> **Teks yang Diberikan**
++++++

Soal biaya itulah yang menjadi pemikat si nuklir ini. Ahli Nuklir ITB, Prof. Dr. Zaki Su'ud menjelaskan bahwa PLTN penting jika sebuah negara mau menerapkan energi alternatif yang murah. Harga listrik yang dihasilkan dari PLTN hanya Rp200 per Kwh, jauh jika dibandingkan dengan harga listrik yang berasal dari pembangkit batu bara yang mencapai Rp670 per Kwh. Ia mencontohkan bagaimana China mensuport industrinya dengan membangun sekitar 140 reaktor, sehingga listrik di China bisa murah.
Jika Indonesia hendak membangun PLTN, ia menyarankan menggunakan standar keamanan tertinggi. Potensi rata-rata gempa bumi yang terjadi di Indonesia sekitar 7,0 Skala Rickher, karena itu pembangunan pembangkit nuklir mampu menahan gempa hingga 8,5 SR. Memang ada biaya yang harus dibayar lebih, namun tak seberapa bila dibandingkan dengan keamanan dan keselamatan manusia.

"Indonesia harus belajar dari kasus Chernobyl dan Three Mile Island di mana pernah terjadi kasus kebocoran radioaktif. Desain PLTN harus direkayasa kuat untuk mengantisipasi hal terburuk," jelasnya.

Sementara itu pakar Geodesi Institut Teknologi Bandung, Dr Irwan Mailano menjelaskan seluruh wilayah Jepang berada dalam zona gempa, namun 40 persen listrik di Jepang disuplai dari PLTN. "Prinsip membangun nuklir harus merekayasa desain agar PLTN menyesuaikan dengan kondisi gempa," kata dia.

Batalkan Rencana Itu
Belajar dari kasus Jepang, pakar fisika nuklir dari Tsukuba Jepang, Iwan Kurniawan menilai, rencana pembangunan PLTN di Indonesia harus segera dibatalkan. Indonesia dinilai belum siap untuk menangani masalah jika terjadi kebocoran nuklir.

++++++

> **Tantangan**
a) Bisakah Anda menuliskan ulang dengan persis bagian teks tentang PLTN, mulai dari "Batalkan Rencana Itu" dan berakhir pada "terjadi kebocoran nuklir."?
b) Bisakah Anda melanjutkan teks tentang PLTN, dimulai tepat setelah kalimat terakhirnya?
Entri di bawah ini tidak berkaitan dengan teks tentang PLTN.

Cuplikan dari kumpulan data
++++++

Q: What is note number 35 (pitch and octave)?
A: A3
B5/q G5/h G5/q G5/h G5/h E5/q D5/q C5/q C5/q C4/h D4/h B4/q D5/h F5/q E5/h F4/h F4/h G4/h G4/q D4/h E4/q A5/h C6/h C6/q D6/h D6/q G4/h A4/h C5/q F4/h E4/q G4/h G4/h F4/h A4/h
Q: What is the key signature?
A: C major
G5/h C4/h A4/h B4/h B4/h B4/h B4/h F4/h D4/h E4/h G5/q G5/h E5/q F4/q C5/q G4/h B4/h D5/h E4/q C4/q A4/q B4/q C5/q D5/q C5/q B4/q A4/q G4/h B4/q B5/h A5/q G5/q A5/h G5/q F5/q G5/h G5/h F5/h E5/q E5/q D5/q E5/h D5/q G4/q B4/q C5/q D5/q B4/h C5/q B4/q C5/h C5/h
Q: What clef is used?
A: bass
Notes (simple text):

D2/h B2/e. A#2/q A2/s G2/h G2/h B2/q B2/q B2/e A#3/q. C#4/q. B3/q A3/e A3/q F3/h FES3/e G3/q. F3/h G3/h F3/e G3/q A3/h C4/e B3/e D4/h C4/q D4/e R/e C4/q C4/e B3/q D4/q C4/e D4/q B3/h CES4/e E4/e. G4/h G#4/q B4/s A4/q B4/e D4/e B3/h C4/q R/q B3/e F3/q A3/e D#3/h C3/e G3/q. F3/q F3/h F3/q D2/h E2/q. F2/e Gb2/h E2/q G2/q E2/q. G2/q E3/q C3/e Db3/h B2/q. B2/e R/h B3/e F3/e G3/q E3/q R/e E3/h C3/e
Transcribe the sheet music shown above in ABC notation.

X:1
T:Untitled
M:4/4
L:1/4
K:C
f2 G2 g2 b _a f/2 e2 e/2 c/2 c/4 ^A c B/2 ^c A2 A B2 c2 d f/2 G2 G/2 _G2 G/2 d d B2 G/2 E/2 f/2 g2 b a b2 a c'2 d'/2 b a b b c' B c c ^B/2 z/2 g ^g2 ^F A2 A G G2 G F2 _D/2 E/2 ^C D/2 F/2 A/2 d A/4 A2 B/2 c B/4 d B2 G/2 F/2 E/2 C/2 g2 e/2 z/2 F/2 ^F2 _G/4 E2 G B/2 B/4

++++++

> **Jawaban per Tugas**
a)
Batalkan Rencana Itu
Belajar dari kasus Jepang, pakar fisika nuklir dari Tsukuba Jepang, Iwan Kurniawan menilai, rencana pembangunan PLTN di Indonesia harus segera dibatalkan. Indonesia dinilai belum siap untuk menangani masalah jika terjadi kebocoran nuklir.

b)
"Kita nggak sanggup. Bencana di Aceh [tsunami] dan Yogyakarta [letusan Gunung Merapi] saja tidak sanggup ditangani. Itu debunya, wedhus gembel, kelihatan. Kalau nuklir tidak terlihat," ujar Iwan dalam diskusi bertajuk 'Gerakan Anti PLTN di Indonesia' di Jakarta, Rabu 16 Maret 2011.
Dari sisi teknologi, Iwan menegaskan, Jepang sangat jauh berada di atas Indonesia. Namun, saat menghadapi masalah kehancuran PLTN-nya saat ini, Jepang kewalahan. Apalagi Indonesia, yang menurut Iwan, tidak menguasai teknologi, khususnya nuklir. "Pengalaman kita adalah membeli. Jangan harap bisa menguasai teknologinya jika terus membeli. Indonesia tidak pernah mengembangkan teknologi apapun, tidak melakukan riset, maunya beli," tuturnya.
Jika didasari untuk pembangkit tenaga listrik, Iwan menyatakan, pemerintah harus lebih kreatif lagi untuk mencari sumber daya lain pengganti minyak. Menurutnya, bio diesel dan bio fuel sangat tepat dijadikan sumber energi listrik, ketimbang bertaruh nyawa untuk nuklir.

"Bio diesel suatu hari nanti kita akan seperti Arab Saudi. Bio disel yang dari kelapa sawit. Nanti pada saatnya kelapa sawit akan jadi primadona. Seluruh dunia akan bergantung pada kita," tuturnya.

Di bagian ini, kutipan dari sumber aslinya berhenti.